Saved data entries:
§
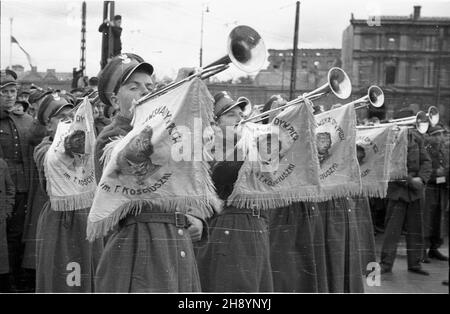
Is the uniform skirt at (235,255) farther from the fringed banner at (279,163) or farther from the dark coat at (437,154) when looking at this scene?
the dark coat at (437,154)

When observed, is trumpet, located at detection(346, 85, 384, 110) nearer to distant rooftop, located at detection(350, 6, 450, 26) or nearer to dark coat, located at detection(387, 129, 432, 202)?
distant rooftop, located at detection(350, 6, 450, 26)

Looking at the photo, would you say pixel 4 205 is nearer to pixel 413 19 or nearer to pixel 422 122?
pixel 413 19

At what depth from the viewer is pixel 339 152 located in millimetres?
5008

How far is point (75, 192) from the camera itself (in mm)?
4418

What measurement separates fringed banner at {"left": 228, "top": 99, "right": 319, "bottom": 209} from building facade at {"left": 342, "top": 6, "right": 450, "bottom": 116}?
525 mm

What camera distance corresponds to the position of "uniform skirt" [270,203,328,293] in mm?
4777

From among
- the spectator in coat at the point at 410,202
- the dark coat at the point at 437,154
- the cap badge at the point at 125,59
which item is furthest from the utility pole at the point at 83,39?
the dark coat at the point at 437,154

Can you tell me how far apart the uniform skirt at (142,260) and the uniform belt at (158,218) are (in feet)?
0.05

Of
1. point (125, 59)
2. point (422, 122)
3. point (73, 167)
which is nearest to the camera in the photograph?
point (125, 59)

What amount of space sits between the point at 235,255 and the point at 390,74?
144cm

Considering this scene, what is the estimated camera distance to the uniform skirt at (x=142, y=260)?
128 inches

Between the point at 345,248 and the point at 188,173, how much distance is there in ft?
7.01

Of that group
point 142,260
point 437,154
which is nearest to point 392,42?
point 142,260

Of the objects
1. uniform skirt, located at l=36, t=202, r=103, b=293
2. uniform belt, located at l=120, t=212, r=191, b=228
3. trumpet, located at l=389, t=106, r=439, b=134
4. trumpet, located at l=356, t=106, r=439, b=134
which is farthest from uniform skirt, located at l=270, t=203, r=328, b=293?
uniform belt, located at l=120, t=212, r=191, b=228
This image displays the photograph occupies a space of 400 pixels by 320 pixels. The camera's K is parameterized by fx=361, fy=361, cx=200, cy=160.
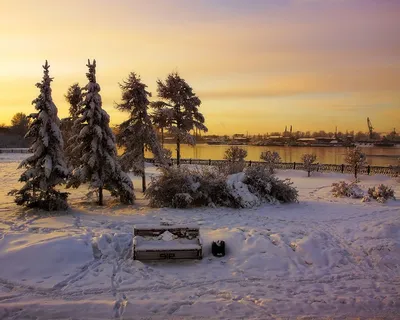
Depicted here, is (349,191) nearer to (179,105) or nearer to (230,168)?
(230,168)

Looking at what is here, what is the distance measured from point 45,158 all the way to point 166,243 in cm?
852

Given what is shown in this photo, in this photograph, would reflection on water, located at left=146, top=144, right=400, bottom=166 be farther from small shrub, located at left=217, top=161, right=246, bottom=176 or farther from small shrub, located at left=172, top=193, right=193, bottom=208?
small shrub, located at left=172, top=193, right=193, bottom=208

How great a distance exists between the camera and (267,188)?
1702cm

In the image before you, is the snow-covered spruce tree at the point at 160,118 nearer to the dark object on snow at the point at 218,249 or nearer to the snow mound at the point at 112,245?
the snow mound at the point at 112,245

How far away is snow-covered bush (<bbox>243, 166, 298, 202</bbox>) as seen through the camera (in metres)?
17.2

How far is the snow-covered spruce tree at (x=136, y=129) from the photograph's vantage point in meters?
22.4

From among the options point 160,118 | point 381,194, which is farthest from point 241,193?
point 160,118

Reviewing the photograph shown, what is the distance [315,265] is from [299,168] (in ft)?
115

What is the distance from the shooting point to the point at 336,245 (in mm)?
10422

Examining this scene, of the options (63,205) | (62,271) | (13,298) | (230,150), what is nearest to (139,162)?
(63,205)

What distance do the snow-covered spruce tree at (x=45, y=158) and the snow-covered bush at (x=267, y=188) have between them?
27.9 ft

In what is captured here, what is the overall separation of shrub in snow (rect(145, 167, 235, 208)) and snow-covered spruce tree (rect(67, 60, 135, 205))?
176 cm

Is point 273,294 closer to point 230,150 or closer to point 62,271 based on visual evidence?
point 62,271

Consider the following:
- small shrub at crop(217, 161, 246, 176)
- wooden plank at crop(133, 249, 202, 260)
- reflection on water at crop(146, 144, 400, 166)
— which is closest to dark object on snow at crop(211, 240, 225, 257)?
wooden plank at crop(133, 249, 202, 260)
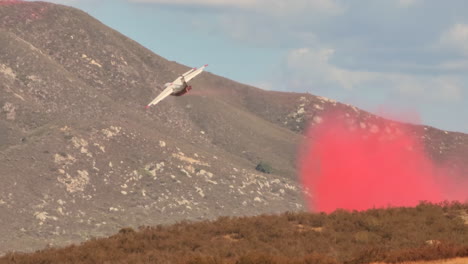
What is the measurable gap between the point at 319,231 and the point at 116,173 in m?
92.8

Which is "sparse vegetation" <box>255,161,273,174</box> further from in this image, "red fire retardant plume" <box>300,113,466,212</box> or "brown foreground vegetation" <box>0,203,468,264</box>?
"brown foreground vegetation" <box>0,203,468,264</box>

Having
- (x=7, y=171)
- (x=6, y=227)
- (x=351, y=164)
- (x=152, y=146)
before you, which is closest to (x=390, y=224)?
(x=6, y=227)

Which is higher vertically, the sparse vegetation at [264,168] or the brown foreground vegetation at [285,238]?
the sparse vegetation at [264,168]

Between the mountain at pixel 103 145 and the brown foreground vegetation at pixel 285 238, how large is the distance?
58997mm

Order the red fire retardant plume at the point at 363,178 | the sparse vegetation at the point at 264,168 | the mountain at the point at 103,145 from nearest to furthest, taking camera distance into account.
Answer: the mountain at the point at 103,145
the red fire retardant plume at the point at 363,178
the sparse vegetation at the point at 264,168

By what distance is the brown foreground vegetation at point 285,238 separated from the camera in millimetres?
52375

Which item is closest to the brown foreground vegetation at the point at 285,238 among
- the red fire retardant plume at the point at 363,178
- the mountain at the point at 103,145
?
the mountain at the point at 103,145

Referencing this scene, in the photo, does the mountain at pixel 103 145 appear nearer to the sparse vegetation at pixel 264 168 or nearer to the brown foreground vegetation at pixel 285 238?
the sparse vegetation at pixel 264 168

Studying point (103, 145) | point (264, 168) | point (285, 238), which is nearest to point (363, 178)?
point (264, 168)

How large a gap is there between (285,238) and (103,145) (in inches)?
3778

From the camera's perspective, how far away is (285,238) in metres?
56.1

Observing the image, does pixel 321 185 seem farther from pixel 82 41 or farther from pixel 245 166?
pixel 82 41

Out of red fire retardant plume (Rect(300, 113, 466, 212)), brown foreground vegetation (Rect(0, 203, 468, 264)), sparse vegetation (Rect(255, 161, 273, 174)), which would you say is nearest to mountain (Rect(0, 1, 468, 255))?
sparse vegetation (Rect(255, 161, 273, 174))

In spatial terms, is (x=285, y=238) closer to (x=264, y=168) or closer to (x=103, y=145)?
(x=103, y=145)
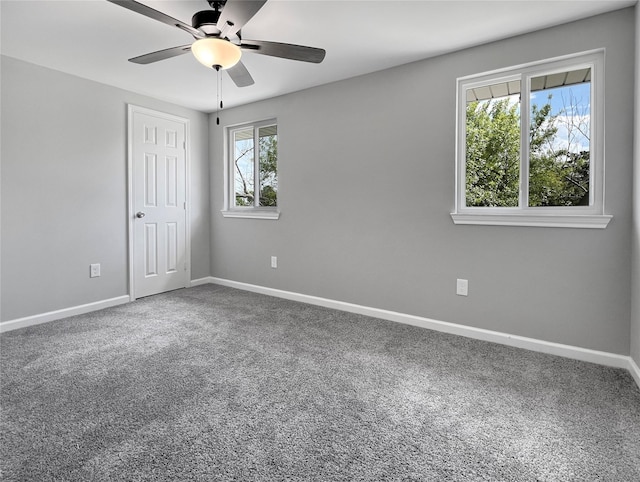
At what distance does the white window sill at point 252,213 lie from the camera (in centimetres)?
405

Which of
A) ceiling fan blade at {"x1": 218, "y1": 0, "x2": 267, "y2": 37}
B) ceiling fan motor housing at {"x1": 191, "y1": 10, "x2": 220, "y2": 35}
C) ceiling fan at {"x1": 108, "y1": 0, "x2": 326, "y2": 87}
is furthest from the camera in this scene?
ceiling fan motor housing at {"x1": 191, "y1": 10, "x2": 220, "y2": 35}

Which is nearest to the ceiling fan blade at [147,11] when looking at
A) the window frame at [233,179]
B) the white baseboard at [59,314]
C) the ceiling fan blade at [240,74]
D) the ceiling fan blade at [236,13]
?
the ceiling fan blade at [236,13]

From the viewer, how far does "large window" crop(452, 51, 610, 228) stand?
92.1 inches

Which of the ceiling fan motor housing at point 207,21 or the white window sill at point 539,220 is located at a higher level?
the ceiling fan motor housing at point 207,21

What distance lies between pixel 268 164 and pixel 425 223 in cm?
211

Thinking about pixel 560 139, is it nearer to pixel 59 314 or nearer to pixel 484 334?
pixel 484 334

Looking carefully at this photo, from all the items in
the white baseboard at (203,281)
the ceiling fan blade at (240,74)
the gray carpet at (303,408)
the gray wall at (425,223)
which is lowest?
the gray carpet at (303,408)

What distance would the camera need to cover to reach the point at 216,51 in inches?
77.0

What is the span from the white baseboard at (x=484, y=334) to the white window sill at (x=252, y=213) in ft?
2.92

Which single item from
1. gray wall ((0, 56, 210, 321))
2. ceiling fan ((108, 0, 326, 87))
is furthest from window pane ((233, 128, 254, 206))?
ceiling fan ((108, 0, 326, 87))

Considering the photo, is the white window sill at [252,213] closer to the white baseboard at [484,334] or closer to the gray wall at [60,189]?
the white baseboard at [484,334]

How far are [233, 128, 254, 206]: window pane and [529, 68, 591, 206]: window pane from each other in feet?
10.1

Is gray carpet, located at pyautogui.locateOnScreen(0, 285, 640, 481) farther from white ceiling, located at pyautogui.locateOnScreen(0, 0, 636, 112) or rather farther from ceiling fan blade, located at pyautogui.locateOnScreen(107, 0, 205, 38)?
white ceiling, located at pyautogui.locateOnScreen(0, 0, 636, 112)

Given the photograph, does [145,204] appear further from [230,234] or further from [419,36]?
[419,36]
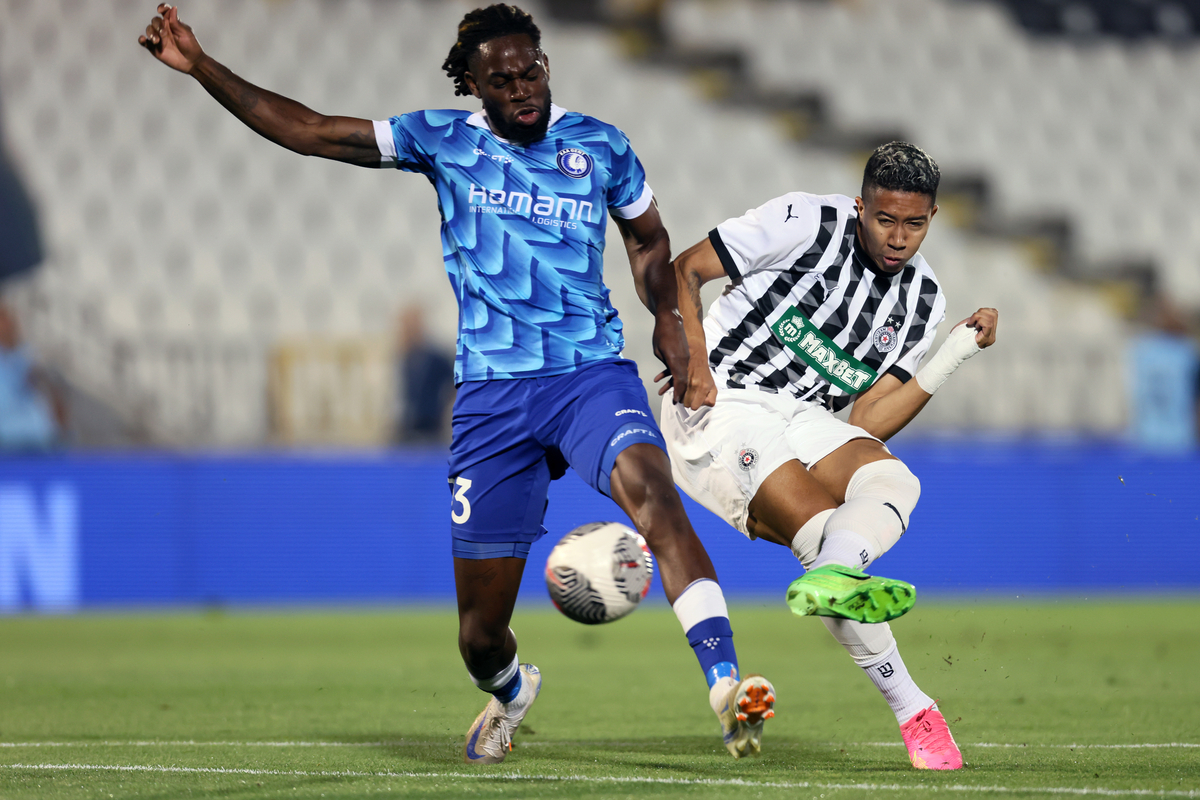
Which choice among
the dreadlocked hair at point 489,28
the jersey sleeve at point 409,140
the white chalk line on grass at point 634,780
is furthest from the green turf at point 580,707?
the dreadlocked hair at point 489,28

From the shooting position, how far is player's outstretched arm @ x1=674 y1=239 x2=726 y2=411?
15.3 feet

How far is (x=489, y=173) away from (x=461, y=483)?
0.99m

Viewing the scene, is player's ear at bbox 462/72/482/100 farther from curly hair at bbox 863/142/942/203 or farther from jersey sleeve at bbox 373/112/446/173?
curly hair at bbox 863/142/942/203

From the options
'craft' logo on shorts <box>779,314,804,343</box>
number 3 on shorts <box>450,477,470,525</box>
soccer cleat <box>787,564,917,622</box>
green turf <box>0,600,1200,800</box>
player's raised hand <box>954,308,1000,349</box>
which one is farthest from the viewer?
'craft' logo on shorts <box>779,314,804,343</box>

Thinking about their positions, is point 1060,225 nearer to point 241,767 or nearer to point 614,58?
point 614,58

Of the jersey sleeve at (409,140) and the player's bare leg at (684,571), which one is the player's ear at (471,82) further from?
the player's bare leg at (684,571)

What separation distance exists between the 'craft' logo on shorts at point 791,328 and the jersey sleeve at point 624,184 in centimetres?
69

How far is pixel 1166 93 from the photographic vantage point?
1638 cm

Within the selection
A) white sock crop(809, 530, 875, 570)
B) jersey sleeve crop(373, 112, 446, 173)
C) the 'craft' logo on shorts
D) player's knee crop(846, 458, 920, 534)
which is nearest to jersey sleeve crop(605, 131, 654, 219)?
jersey sleeve crop(373, 112, 446, 173)

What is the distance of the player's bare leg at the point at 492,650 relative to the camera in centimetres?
473

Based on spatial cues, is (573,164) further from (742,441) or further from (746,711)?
(746,711)

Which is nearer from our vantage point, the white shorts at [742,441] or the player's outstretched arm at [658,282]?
the player's outstretched arm at [658,282]

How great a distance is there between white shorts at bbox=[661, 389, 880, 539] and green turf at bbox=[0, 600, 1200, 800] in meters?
0.89

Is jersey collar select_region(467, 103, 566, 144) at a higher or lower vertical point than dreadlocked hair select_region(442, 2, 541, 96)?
lower
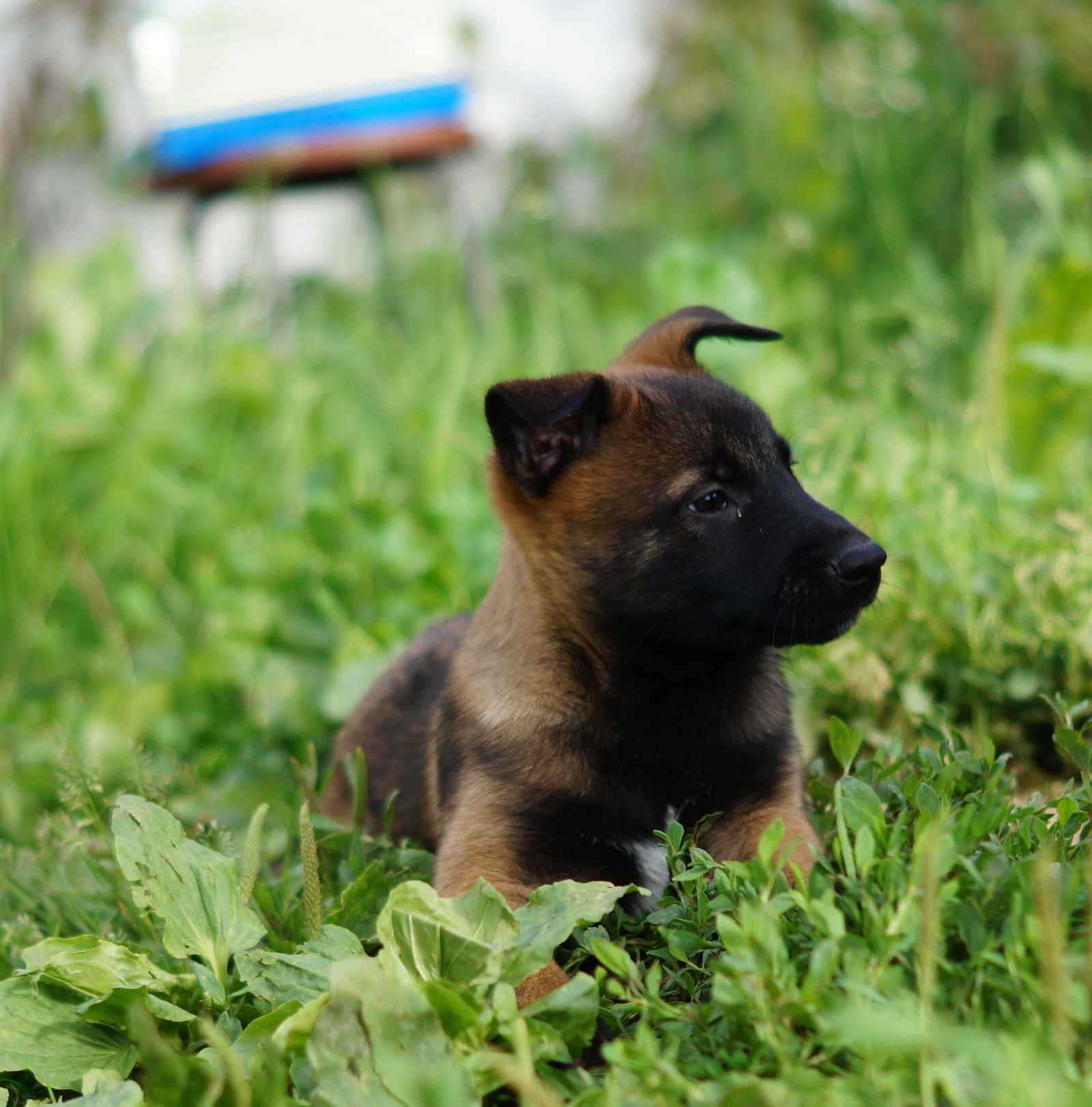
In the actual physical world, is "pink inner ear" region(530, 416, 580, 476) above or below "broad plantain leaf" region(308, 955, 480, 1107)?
above

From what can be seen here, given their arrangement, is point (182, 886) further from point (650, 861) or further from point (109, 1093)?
point (650, 861)

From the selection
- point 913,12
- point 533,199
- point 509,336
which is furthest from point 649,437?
point 533,199

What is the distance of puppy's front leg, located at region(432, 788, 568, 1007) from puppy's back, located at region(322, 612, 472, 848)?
358 mm

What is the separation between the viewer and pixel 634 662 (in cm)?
220

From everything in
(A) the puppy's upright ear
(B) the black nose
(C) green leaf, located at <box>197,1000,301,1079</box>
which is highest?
(A) the puppy's upright ear

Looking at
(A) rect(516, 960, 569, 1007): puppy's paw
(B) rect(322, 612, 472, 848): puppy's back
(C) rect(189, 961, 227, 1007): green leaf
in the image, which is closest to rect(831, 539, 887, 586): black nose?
(A) rect(516, 960, 569, 1007): puppy's paw

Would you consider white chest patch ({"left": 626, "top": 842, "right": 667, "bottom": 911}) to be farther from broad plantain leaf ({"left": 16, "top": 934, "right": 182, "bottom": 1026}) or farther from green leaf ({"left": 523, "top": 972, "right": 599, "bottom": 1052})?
broad plantain leaf ({"left": 16, "top": 934, "right": 182, "bottom": 1026})

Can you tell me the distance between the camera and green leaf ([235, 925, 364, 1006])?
1705 mm

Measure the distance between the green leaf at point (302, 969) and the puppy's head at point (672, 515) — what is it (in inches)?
31.1

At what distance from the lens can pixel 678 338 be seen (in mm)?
2646

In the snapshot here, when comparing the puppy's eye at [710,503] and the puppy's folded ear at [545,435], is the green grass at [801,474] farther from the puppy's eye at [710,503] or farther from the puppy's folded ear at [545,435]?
the puppy's folded ear at [545,435]

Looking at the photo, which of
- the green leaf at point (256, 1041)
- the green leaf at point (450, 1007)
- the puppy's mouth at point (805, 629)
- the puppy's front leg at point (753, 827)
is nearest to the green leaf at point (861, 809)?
the puppy's front leg at point (753, 827)

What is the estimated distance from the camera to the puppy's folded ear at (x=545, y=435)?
2.14 metres

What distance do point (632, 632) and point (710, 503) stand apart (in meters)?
0.30
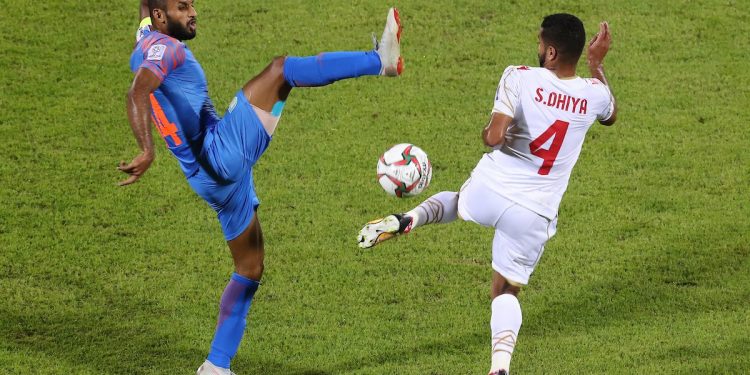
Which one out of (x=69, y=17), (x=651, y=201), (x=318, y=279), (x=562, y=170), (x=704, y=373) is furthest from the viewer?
(x=69, y=17)

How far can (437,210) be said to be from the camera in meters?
7.53

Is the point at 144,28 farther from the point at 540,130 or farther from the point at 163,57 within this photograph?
the point at 540,130

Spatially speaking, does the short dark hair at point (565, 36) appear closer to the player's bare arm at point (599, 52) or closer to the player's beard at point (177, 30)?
the player's bare arm at point (599, 52)

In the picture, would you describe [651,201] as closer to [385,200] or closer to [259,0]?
[385,200]

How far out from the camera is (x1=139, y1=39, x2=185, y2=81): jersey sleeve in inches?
278

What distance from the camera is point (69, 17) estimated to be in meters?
12.5

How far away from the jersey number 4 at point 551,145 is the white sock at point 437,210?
69cm

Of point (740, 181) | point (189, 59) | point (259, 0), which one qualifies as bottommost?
point (740, 181)

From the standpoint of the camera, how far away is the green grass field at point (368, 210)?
8.27 meters

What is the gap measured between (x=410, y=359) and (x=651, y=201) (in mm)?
3040

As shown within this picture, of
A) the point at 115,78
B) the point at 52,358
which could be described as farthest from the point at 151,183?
the point at 52,358

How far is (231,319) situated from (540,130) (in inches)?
90.9

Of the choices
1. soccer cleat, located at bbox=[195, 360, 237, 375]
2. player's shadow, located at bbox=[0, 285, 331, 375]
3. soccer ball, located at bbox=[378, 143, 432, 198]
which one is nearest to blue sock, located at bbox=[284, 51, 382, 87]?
soccer ball, located at bbox=[378, 143, 432, 198]

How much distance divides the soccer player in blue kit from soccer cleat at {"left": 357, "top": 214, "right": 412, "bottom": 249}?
32.4 inches
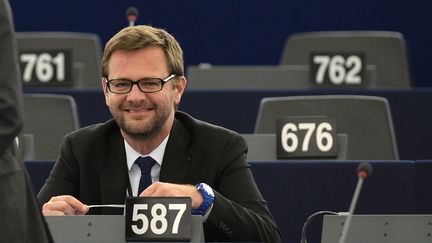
§
→ **What this task involves**:
Can you transcribe, word for word, the rows above from the line containing "As shown within this picture, of" (including that line) through the end of the rows, leaving out the pictures?

→ **Response to this task**:
As shown within this picture, of
A) the point at 115,78
B) the point at 52,358
which could be described as farthest from the point at 151,183?
the point at 52,358

How far is (231,319) situated from (540,130) (in inches)?
90.9

Of the choices
1. soccer cleat, located at bbox=[195, 360, 237, 375]
2. player's shadow, located at bbox=[0, 285, 331, 375]
3. soccer ball, located at bbox=[378, 143, 432, 198]
which one is nearest to blue sock, located at bbox=[284, 51, 382, 87]?
soccer ball, located at bbox=[378, 143, 432, 198]

How much distance divides the soccer player in blue kit from soccer cleat at {"left": 357, "top": 214, "right": 412, "bottom": 249}?
32.4 inches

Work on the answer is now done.